**EXERCISE GOAL**
Return the records from the first line through the line containing "鞍山烈士陵园解放战争吹号员全身像浮雕", and leave out the pictures.
▶
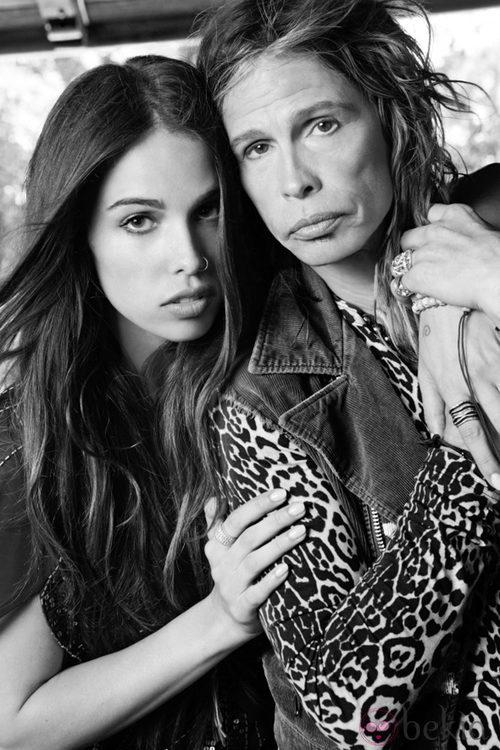 Steven Tyler y su hija Chelsea posan con la colección de Andrew Charles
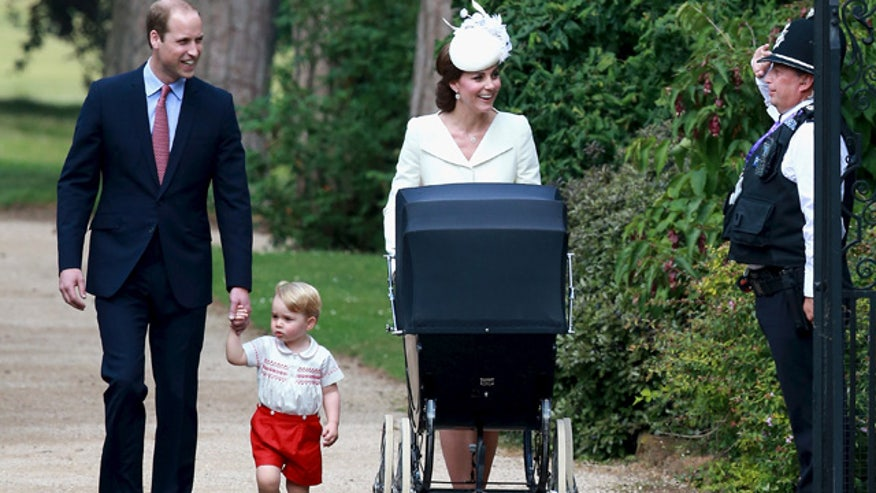 Palace: Don't buy paparazzi pics of the royal kids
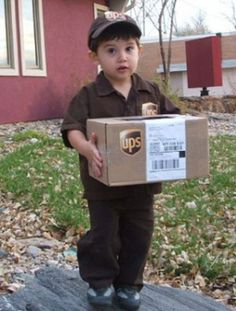 I want to diiiiie! This is amazing!!!! UPS delivery man for Halloween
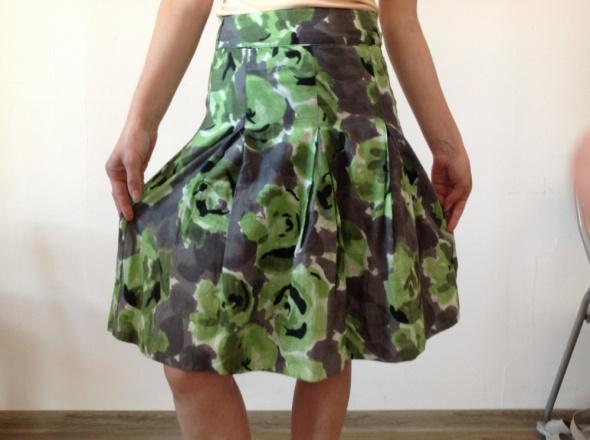 Spódnice Spódnica w graficzne wzory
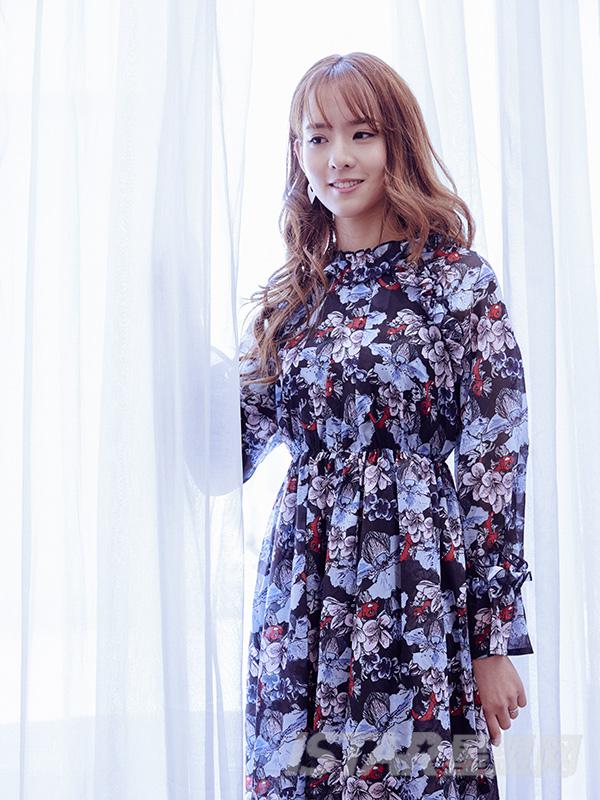 雪纺红鲤鱼印花收腰连衣裙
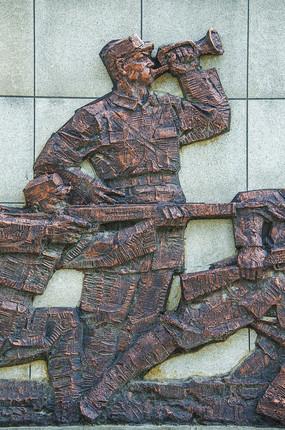 鞍山烈士陵园解放战争吹号员全身像浮雕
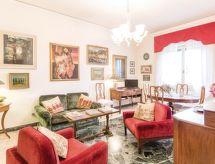Appartamento La Torretta mit Fernseher und Internet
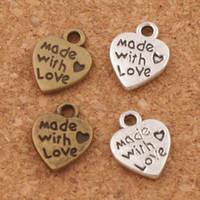 encantos feitos amor pingente venda por atacado-Feito Com Amor Coração Charme Beads Pingentes MIC 9.7x12.5mm de Prata Antigo / Bronze Moda Jóias DIY L319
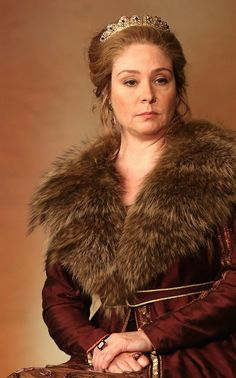 Queen Bella Leopold of Ladok Reign Fashion, Fashion Tv, Megan Follows Reign, Reign Catherine, Reign Season 3, Romeo And Juliet Costumes, Live Action, Pride & Prejudice Movie, Reign Dresses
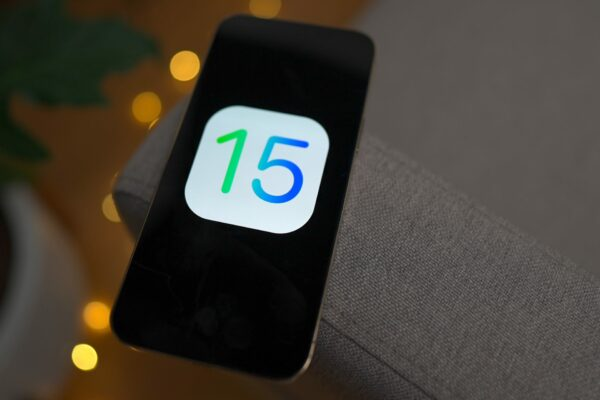 برخی کاربران آیفون از دریافت پیام هشدار پر شدن حافظه داخلی در iOS 15 خبر میدهند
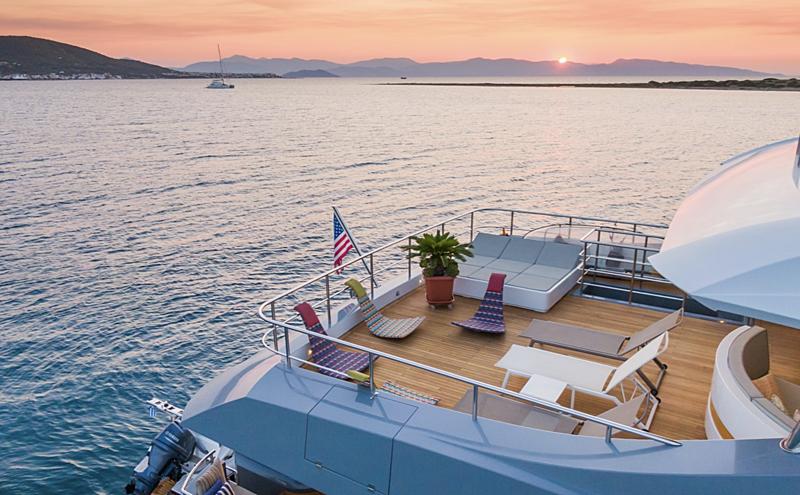 Leonidas yacht upper deck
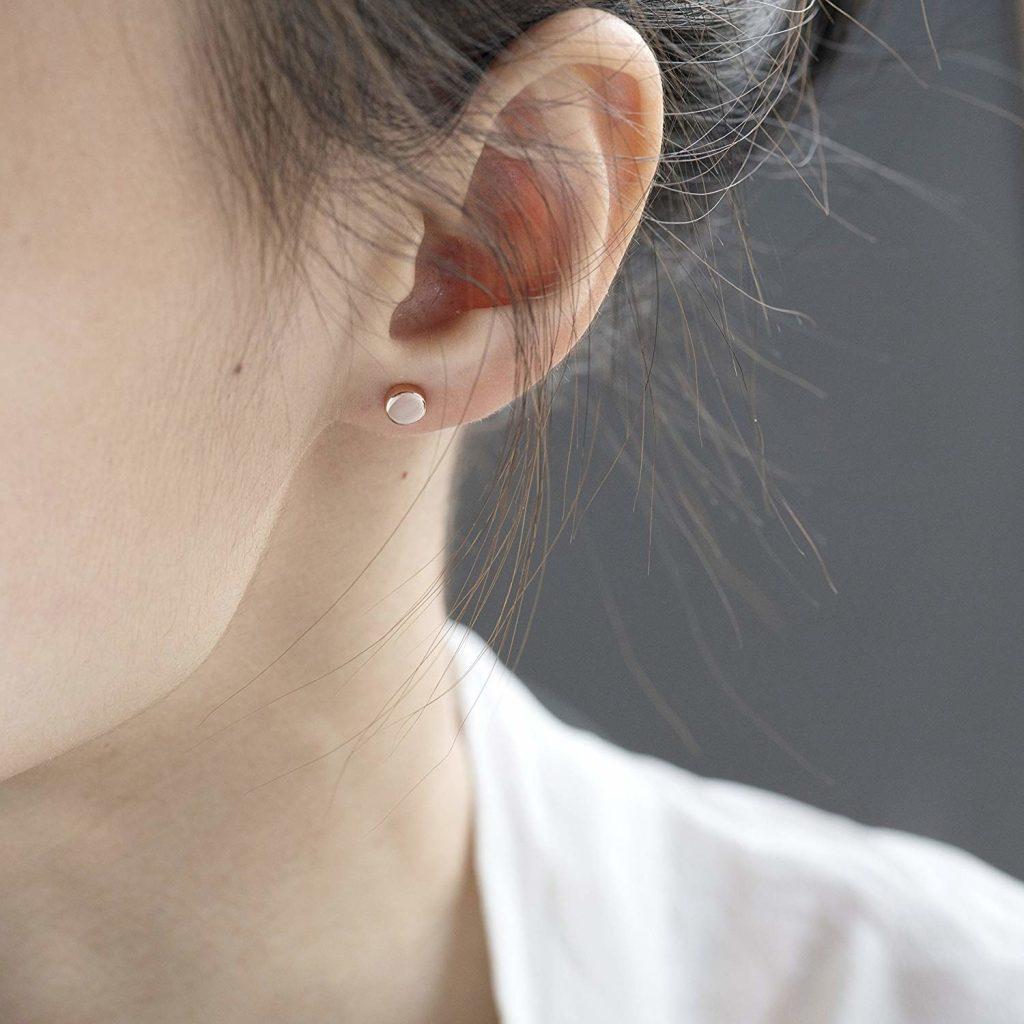 Stud earrings as first date jewelry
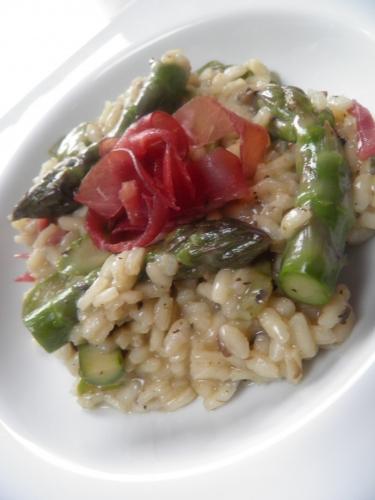 risotto,arborio,carnaroli,truffes noires,cèpes,champignons,asperges vertes,shery dry,fino,bresaola,parmesan,bouillon de volaille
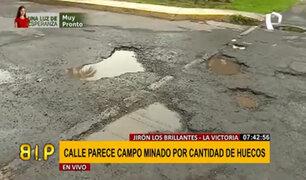 """La Victoria: jirón Los Brillantes parece """"campo minado"""" por gran cantidad de huecos"""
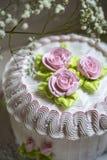 与打好的奶油和玫瑰色奶油的蛋糕 图库摄影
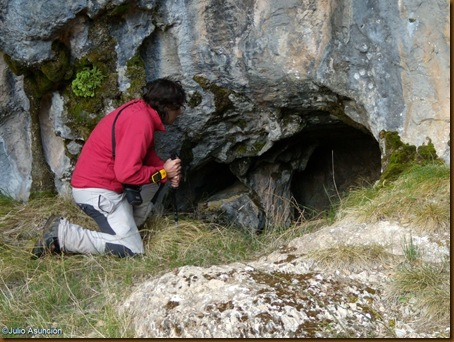 Entrada cueva del monte Oianeder 2 - Valle de Erro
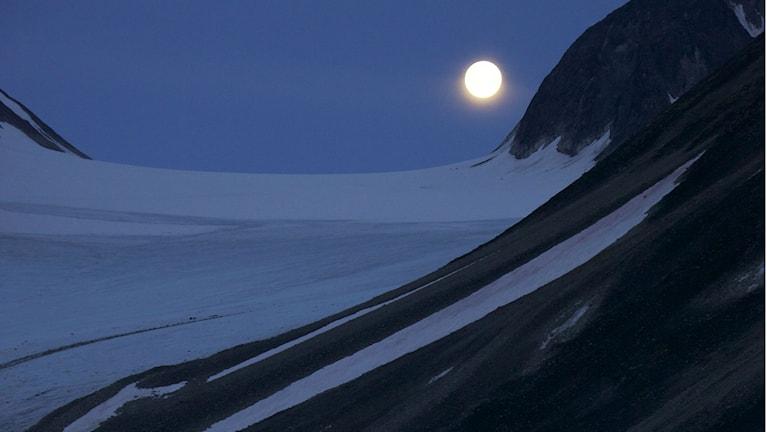 Fullmåne i i snölandskap. Foto: Geir Johnson (Norges Naturvitenskapelige Universitet, NTNU, and University Centre in Svalbard, UNIS).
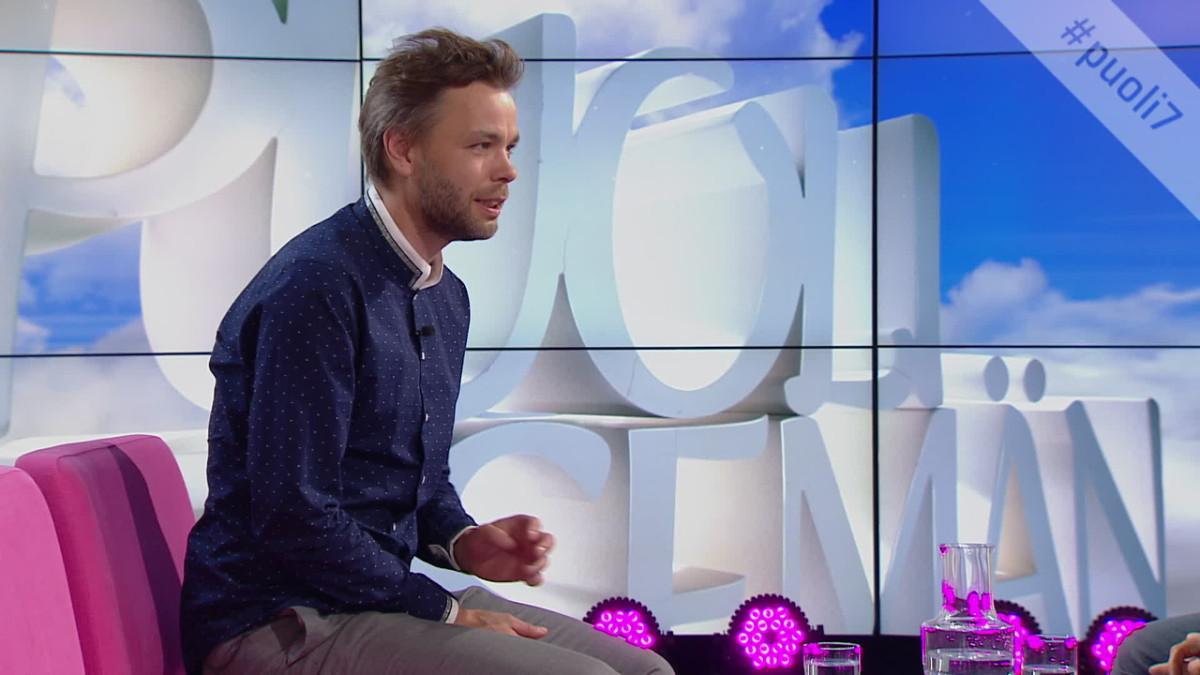 Ville Ranta istuu Puoli seitsemän -studiossa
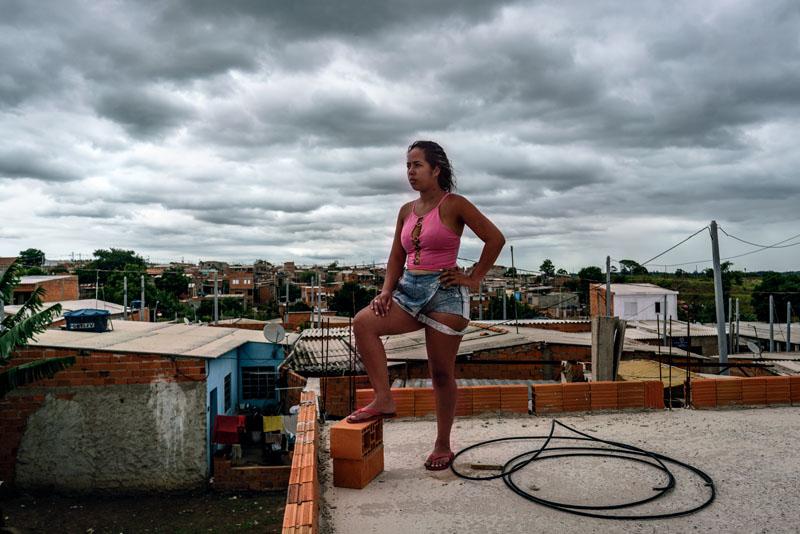 dolor de vientre bajo mujer brasileña
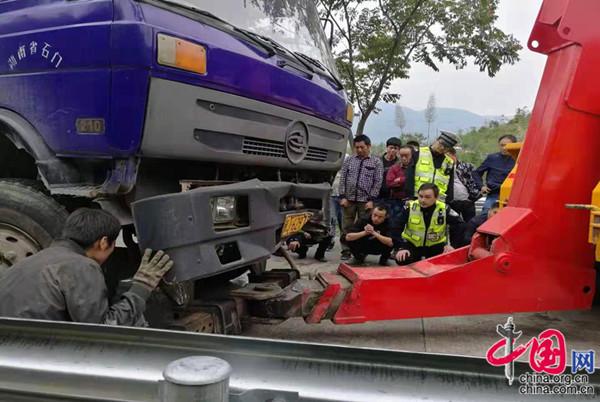 湖南石门:两车相撞 交警群众合力救援被困人员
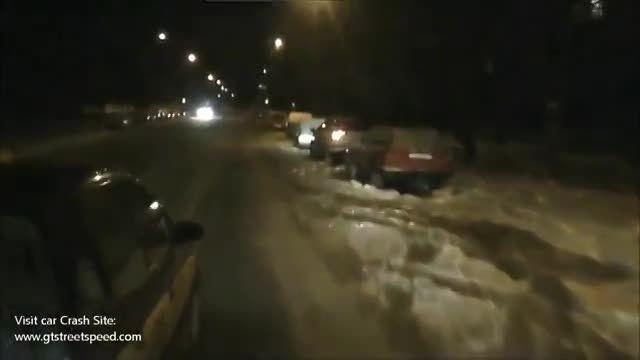 تصادفات ناگوار در جاده های برفی و لغزنده
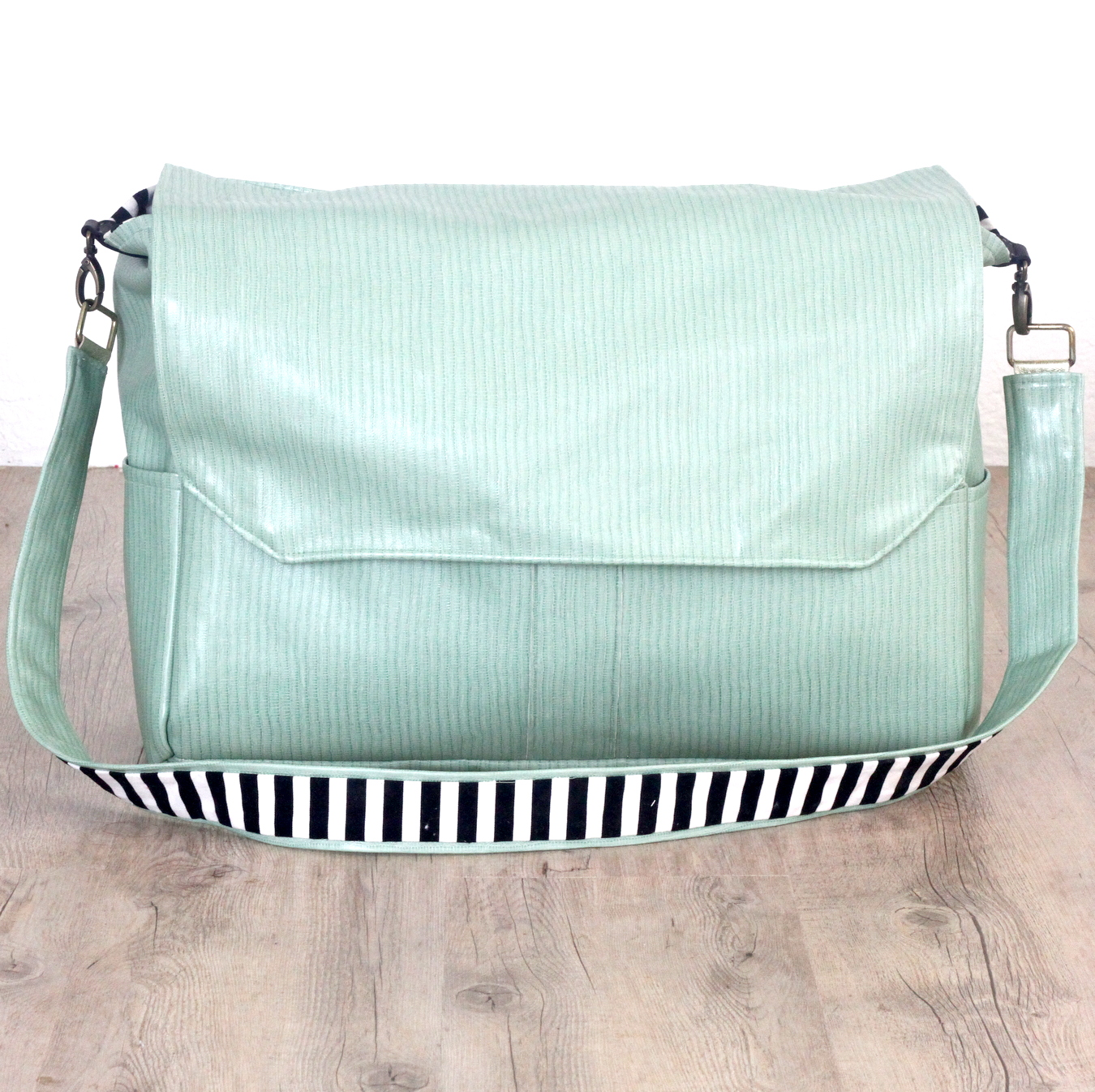 Picture Of stylish and very comfy diy messenger bag  4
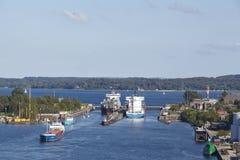 Kiel - Containerschepen bij het slot Kiel-Holtenau Stock Fotografie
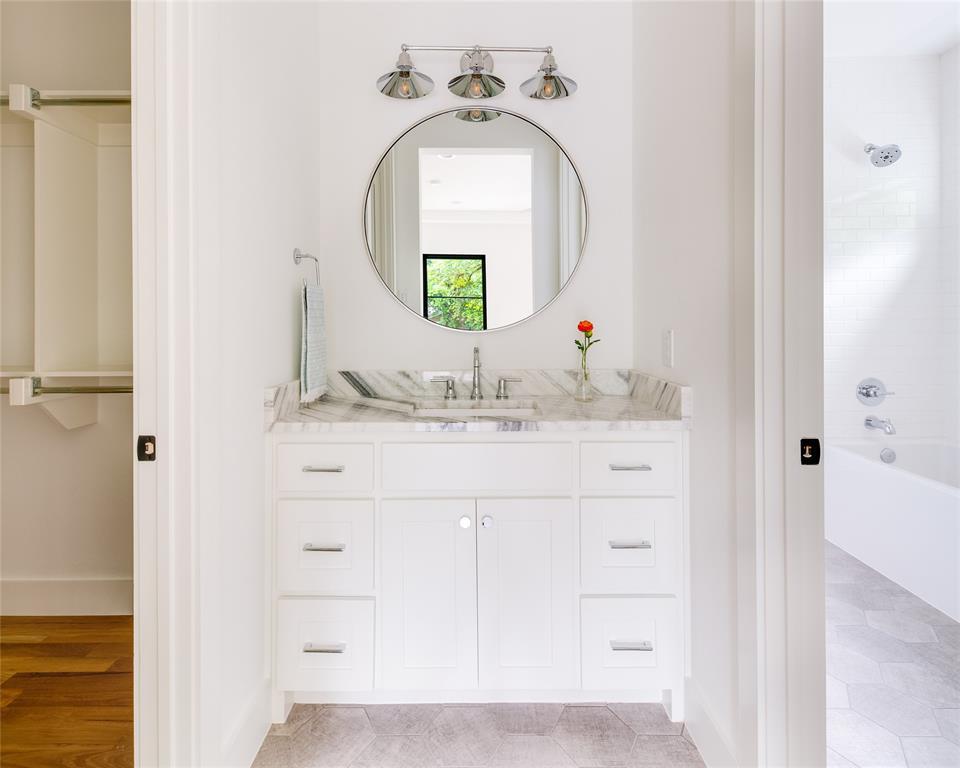 6442 Sondra  Drive, Dallas, Texas 75214 - acquisto real estate best plano real estate agent mike shepherd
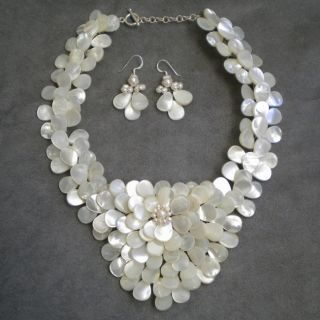 Mother of Pearl and Pearls Exquisite Focus Jewelry Set (3 8 mm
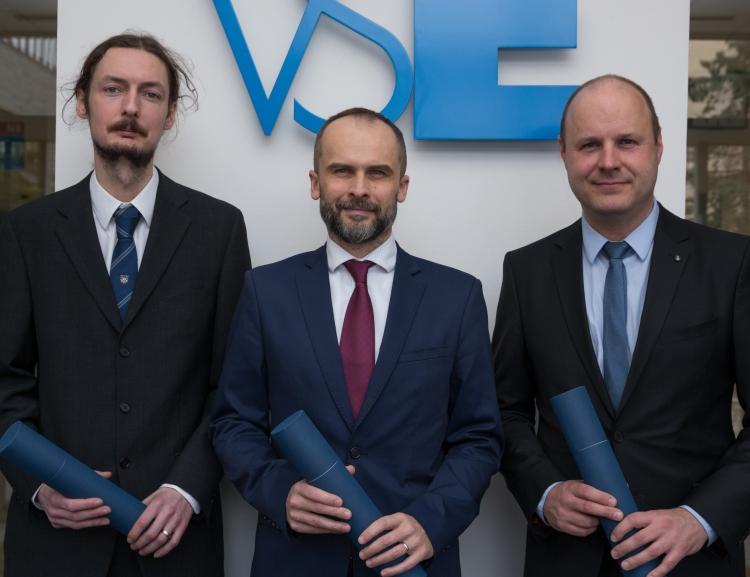 Rektorka VŠE předala jmenovací dekrety čtyřem novým docentům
◀
**SOLUTION FOR THIS EXERCISE**
 Steven Tyler y su hija Chelsea posan con la colección de Andrew Charles
 Palace: Don't buy paparazzi pics of the royal kids
 I want to diiiiie! This is amazing!!!! UPS delivery man for Halloween
 Spódnice Spódnica w graficzne wzory
 雪纺红鲤鱼印花收腰连衣裙
 鞍山烈士陵园解放战争吹号员全身像浮雕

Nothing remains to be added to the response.